- MATERIAL PROVIDED -
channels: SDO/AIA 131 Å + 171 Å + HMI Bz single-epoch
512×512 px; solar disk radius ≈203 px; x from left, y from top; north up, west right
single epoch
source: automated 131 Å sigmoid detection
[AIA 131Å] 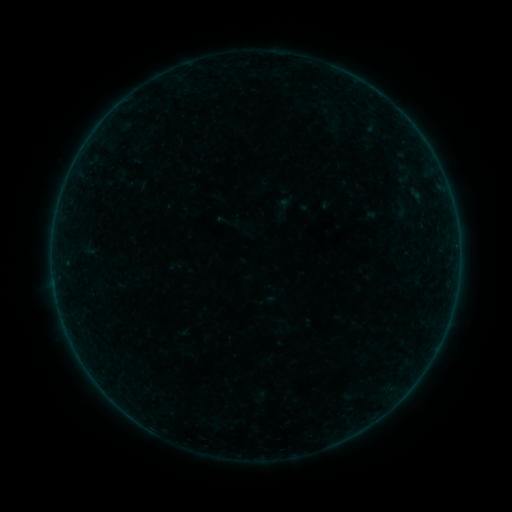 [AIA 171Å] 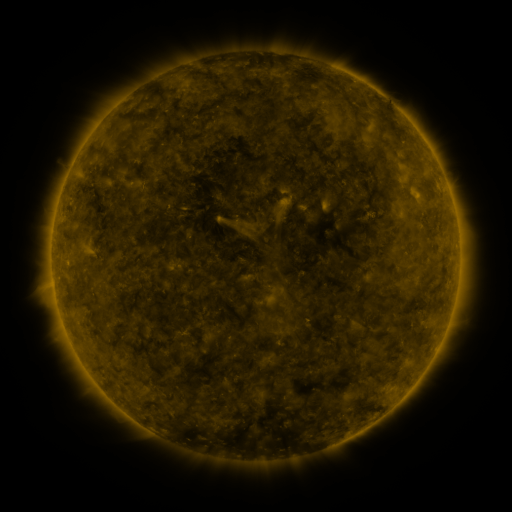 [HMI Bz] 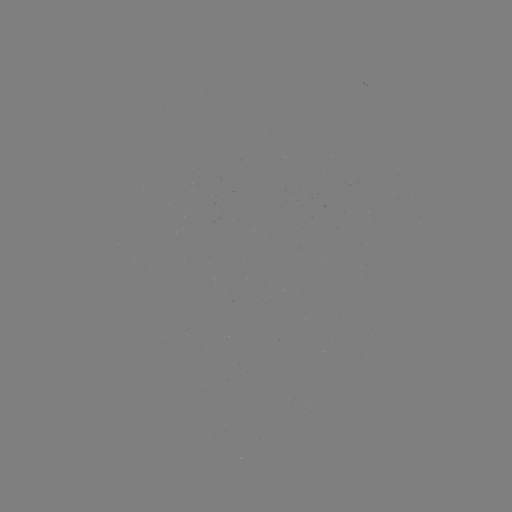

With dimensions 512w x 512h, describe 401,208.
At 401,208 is sigmoid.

- PROMPT -
Count how many lines above contain the string "sigmoid". Report only that number.

- ANSWER TO THIS TASK -
2